Primeira morte por picada de escorpião em 2024 evidencia ameaça silenciosa nas áreas urbanas do Brasil
A confirmação recente da primeira morte do ano causada por picada de escorpião destaca uma ameaça que avança de forma silenciosa em diversas regiões do país, com especial foco nas áreas urbanas. Pesquisadores da Universidade de São Paulo (USP) e da Universidade Estadual Paulista (UNESP) revelam que o número de casos de picadas de escorpião quase triplicou entre 2014 e 2023, alcançando mais de 1,1 milhão de registros. As projeções indicam que, até 2033, esse número pode ultrapassar a marca de 2 milhões de casos notificados, apresentando um cenário extremamente desafiador para o controle do animal e para a implementação de medidas eficazes de prevenção e conscientização.
Crescimento expressivo exige ação imediata da população
Diante desse crescimento expressivo, é fundamental que a população saiba como agir corretamente em caso de acidente. A infectologista Mirian Dal Ben, do Hospital Sírio-Libanês, explica que o primeiro passo é manter a calma e lavar o local da picada com água e sabão. "Não se deve fazer torniquete, amarrar o membro afetado nem tentar chupar o veneno, como muitas vezes é divulgado de forma equivocada. Isso pode piorar a situação. O ideal, se for fazer alguma compressa, é que seja uma compressa morna, que ajuda a aliviar a dor", orienta a especialista.
Dal Ben destaca que toda picada de escorpião deve ser tratada como uma emergência em potencial, mas alguns sinais indicam a necessidade urgente de atendimento médico, com risco de morte elevado principalmente para crianças, idosos e pessoas com comorbidades cardíacas. Os sintomas de alerta incluem:
- Dor intensa no local da picada
- Suor excessivo
- Náuseas e vômitos
- Aumento da frequência cardíaca
- Agitação ou sonolência
Atendimento médico rápido é crucial, especialmente para crianças
A recomendação é sempre procurar imediatamente um serviço de saúde. "No caso das crianças, esse atendimento deve ser ainda mais rápido. Em situações graves, o soro precisa ser administrado em até uma hora e meia. Aqui em São Paulo, o principal centro de referência é o Instituto Butantan, reconhecido mundialmente, e o Hospital Vital Brazil, que faz parte dessa rede e é especializado no atendimento de vítimas de animais peçonhentos", afirma a médica.

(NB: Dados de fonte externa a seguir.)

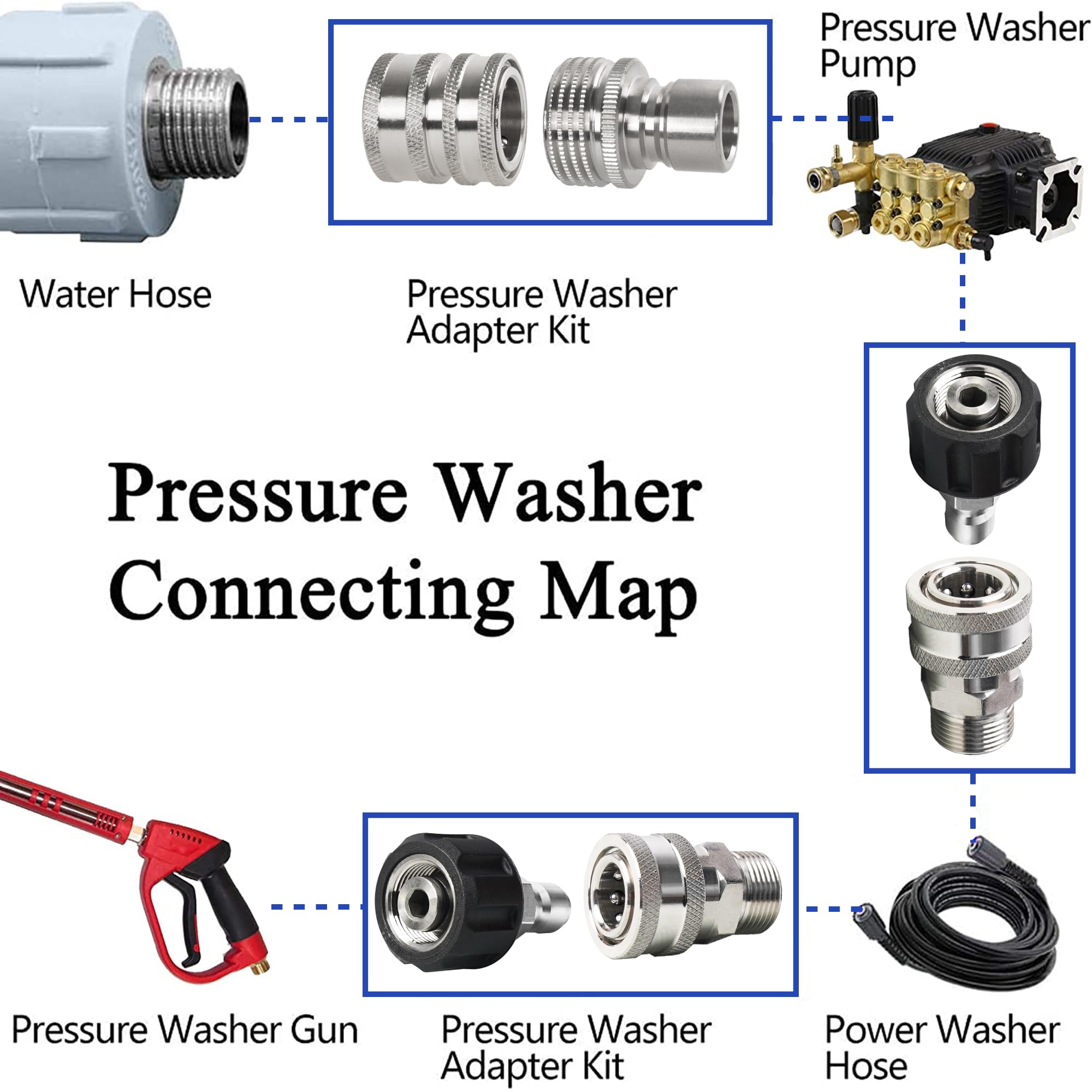 Pressure Washer Pump

Water Hose

Pressure Washer Adapter Kit

Pressure Washer Connecting Map

Pressure Washer Gun

Pressure Washer Adapter Kit

Power Washer Hose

Medidas simples de prevenção podem fazer a diferença
Segundo o Ministério da Saúde, a presença de escorpiões está relacionada, principalmente, ao acúmulo de entulho, restos de materiais de construção e presença de insetos como baratas, que servem de alimento para esses animais. O órgão indica que medidas simples de prevenção podem fazer diferença significativa, como:
- Manter terrenos limpos e sem acúmulo de lixo
- Vedação de ralos e frestas em portas e janelas
- Uso de telas em aberturas
- Cuidados com calçados e roupas guardadas
Essas ações são essenciais para reduzir os habitats favoráveis aos escorpiões e minimizar os riscos de acidentes, especialmente em ambientes urbanos onde a convivência com esses animais tem se tornado cada vez mais comum.